» **Soru**
YÖK Kanunu üzerine yazıya göre, üniversiteler kimin YÖK başkanlığına atanmasından itibaren 28 Şubat diktasından kurtulmaya başladı?

» **Seçilen bölüm**

+ + + +

Prof. Dr. Namık Açıkgöz

Prof. Dr. Namık Açıkgöz

Yök Kanunu değişirken

Yök Kanunu değişirken

YÖK başkanlığına Prof. Dr. Yusuf Ziya Özcan’ın atanmasından itibaren, üniversiteler, yavaş yavaş 28 Şubat diktasından kurtulmaya başlamıştı. 4 senede, üniversiteler kırılıp dökülmeden tatlı bir viraj alarak asıl görevlerine döndüler…

Neydi o 28 Şubat sürecinde üniversitelerin hâli?...

Bir yandan YÖK, bir yandan Üniversiteler Arası Kurul, bir yandan da balyozcuların, Ergenekoncuların gözüne girmeye çalışan rektörler, sabah akşam açıklama ve gösteri yaparlar; her salataya maydanoz olurlar; akıllarınca “muhalefet boşluğu”nu doldururlardı.

Şimdi o darbe şarlatanları rektörler devri geçti. Üniversiteler nispeten aslî görevlerine döndüler. Yeni tesis edilmeye çalışılan üniversite zihniyetinde eleştirilecek yönler varsa da, genel durumun sükûnet çizgisinde olduğu görülüyor.

+ + + +

» **Çalışma malzemesi**

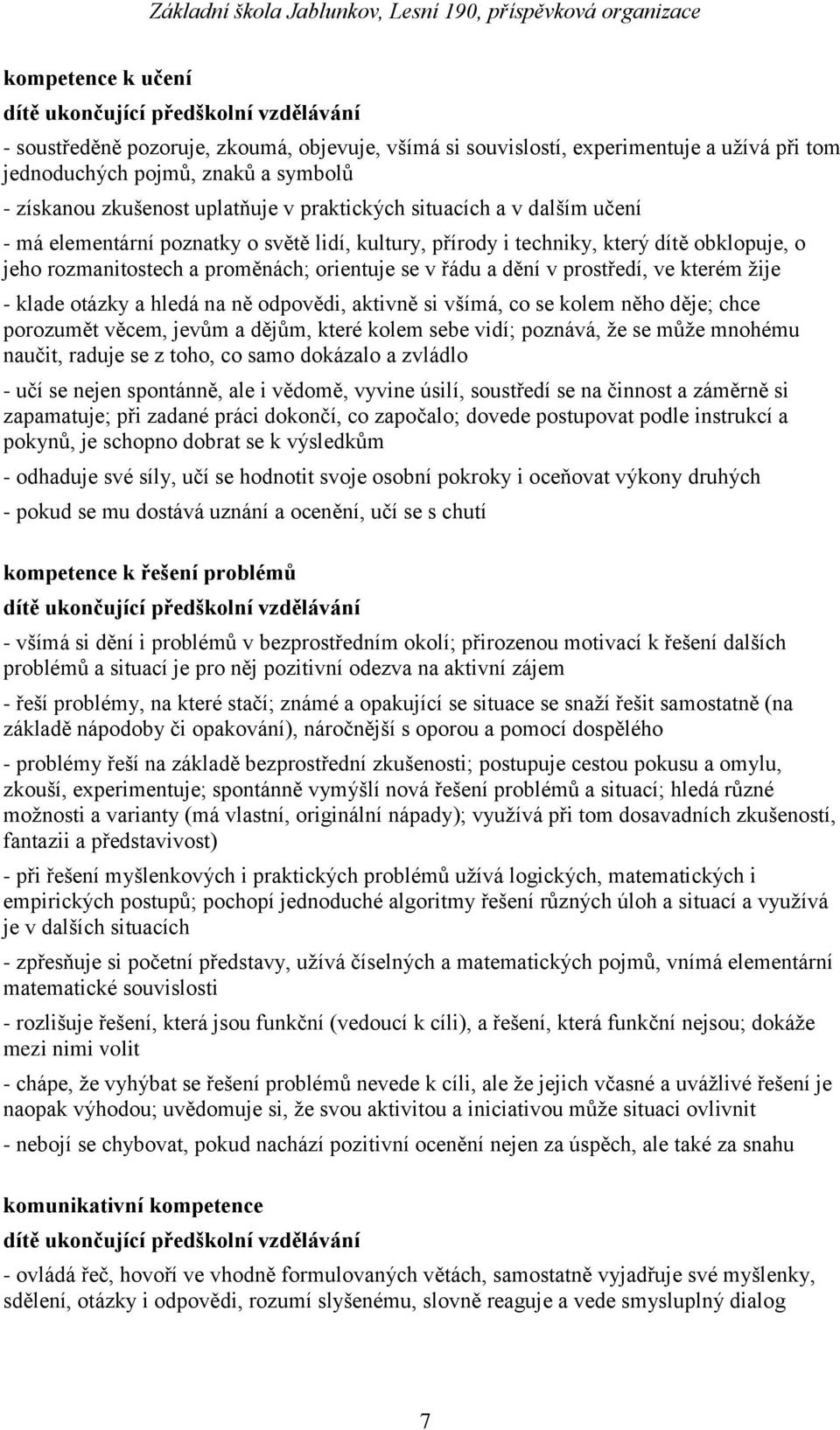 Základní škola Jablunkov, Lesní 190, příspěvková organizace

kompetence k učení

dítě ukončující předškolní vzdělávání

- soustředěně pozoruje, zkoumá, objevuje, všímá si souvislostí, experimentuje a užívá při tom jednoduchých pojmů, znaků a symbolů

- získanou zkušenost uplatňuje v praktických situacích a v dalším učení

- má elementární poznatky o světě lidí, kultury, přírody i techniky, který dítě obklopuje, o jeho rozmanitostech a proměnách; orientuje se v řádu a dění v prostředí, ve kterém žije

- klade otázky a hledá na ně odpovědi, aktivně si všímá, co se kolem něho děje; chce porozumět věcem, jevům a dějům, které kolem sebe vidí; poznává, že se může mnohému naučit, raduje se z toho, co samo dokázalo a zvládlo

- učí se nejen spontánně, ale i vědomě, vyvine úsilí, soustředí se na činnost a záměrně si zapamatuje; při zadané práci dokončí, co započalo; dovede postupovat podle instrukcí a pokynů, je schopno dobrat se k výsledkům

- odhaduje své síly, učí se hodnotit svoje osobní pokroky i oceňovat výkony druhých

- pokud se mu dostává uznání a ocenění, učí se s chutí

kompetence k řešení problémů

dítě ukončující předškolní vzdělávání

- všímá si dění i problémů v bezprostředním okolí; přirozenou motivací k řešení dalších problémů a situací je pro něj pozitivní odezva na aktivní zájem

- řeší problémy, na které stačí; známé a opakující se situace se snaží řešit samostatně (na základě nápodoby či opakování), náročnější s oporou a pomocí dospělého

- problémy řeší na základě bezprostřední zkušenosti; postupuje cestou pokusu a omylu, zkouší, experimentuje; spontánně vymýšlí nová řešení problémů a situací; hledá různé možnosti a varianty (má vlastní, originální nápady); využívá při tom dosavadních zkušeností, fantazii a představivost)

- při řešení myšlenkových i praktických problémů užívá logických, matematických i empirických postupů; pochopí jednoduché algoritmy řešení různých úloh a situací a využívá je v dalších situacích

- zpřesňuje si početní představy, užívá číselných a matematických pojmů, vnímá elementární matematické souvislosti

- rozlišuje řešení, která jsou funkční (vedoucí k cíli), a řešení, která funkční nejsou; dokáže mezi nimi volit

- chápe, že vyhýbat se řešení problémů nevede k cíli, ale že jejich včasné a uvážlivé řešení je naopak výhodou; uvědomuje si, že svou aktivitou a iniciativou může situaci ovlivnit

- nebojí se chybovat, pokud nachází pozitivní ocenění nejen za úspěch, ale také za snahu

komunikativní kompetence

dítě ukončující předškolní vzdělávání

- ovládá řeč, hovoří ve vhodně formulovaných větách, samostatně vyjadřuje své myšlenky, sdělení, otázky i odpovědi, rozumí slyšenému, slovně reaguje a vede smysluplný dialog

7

+ + + +

» **Cevap alanı**
Prof. Dr. Yusuf Ziya Özcan'ın.